We compared the sequences of three γ-TMT genes between TK780 and B04009. The 1350 bp sequence in the promoter region of γ-TMT3 has already been determined in B04009 and shown to differ with respect to 21 SNPs and four indels from KAS [26]. TK780 and B04009 possessed the same coding sequence as the soybean reference genome Williams 82 (Glyma.09G222800.1), but there were 13 SNPs in the promoter region of which 10 were located within known cis-elements (Additional file 3). TK780 possessed 2SSEEDPROTBANAPA, a cis-element conserved in many storage protein gene promoters [34], and the seed-specific cis-element CANBNNAP [35], whereas B04009 contained MYB1AT and CAATBOX1, which were previously detected as cis-elements specific to cultivars with high α-Toc ratios [11].

A non-synonymous substitution was detected in exon 5 of γ-TMT2; the amino acid residue was serine in TK780 in place of threonine in Williams 82 (Glyma.12G014300.1) and B04009 (Additional file 4). A total of 46 DNA polymorphisms, 38 SNPs, and eight indels were detected between the two parents in the promoter and introns of γ-TMT2 (Additional file 4). Of these, eight polymorphisms were located within known cis-elements: B04009 possessed DRE2COREZMRAB17, a cis-element for genes expressed during late embryogenesis and induced by abscisic acid [36], and SEF4MOTIFGM7S, a cis-element bound by soybean embryo factor 4 [37].
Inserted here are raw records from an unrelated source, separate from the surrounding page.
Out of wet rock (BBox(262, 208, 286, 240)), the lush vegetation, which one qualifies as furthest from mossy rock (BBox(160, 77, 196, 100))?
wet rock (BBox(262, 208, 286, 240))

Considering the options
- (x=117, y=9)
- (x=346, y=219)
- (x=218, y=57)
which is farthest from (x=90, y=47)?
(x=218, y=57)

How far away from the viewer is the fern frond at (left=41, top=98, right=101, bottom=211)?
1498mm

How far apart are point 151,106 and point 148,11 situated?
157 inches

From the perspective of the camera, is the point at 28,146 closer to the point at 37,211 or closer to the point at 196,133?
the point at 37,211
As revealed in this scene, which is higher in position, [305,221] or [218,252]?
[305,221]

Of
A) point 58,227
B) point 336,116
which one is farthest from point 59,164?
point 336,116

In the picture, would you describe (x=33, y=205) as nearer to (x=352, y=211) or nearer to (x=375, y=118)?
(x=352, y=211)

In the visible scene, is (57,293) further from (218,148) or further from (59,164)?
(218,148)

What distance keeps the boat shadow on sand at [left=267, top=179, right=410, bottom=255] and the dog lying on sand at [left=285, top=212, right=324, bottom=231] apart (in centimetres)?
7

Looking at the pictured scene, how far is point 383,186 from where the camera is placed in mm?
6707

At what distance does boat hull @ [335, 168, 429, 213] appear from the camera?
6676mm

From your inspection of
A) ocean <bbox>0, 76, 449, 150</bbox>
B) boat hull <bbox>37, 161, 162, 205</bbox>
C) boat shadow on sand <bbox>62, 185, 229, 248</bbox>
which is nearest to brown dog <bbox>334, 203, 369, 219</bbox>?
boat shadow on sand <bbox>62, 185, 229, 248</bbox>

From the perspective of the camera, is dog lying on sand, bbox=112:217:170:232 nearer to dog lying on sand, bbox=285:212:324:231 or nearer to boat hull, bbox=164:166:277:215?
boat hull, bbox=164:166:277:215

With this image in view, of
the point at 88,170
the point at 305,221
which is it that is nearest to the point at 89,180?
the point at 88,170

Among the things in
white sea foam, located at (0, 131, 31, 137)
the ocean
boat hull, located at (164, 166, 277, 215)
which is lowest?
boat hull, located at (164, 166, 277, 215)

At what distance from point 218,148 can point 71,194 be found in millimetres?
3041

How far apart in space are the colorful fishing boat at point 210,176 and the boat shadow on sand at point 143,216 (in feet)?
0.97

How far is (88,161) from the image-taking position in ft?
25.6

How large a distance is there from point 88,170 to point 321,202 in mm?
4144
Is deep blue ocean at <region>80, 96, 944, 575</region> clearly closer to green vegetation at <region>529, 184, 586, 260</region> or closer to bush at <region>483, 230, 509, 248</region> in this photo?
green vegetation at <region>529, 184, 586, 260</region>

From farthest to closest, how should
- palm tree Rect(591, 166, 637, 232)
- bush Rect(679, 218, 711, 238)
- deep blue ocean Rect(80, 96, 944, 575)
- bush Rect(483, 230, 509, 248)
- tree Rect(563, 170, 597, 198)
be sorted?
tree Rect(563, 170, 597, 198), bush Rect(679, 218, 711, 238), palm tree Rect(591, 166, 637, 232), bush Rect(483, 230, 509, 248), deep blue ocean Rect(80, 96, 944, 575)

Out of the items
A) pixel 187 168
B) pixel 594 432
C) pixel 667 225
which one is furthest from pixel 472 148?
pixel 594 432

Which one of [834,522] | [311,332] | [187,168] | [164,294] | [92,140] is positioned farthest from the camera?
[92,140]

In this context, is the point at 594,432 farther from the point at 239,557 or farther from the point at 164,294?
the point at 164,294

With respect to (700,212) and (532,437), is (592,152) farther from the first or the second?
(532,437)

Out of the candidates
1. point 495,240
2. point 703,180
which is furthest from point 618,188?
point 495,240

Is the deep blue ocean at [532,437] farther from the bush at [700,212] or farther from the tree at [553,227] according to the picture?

The coding sequences of γ-TMT1 in both TK780 and B04009 were identical to that of Williams 82 (Glyma.12G014200.1; Additional file 5). Additionally, a total of 17 SNPs and 12 indels were detected in the promoter and introns of γ-TMT1, of which seven polymorphisms were located within known cis-elements; there were 13 B04009-specific and four TK780-specific cis-elements, of which PYRIMIDINEBOXHVEPB1 and RYREPEATBNNAPA in B04009 are known to be involved in seed development and function [38].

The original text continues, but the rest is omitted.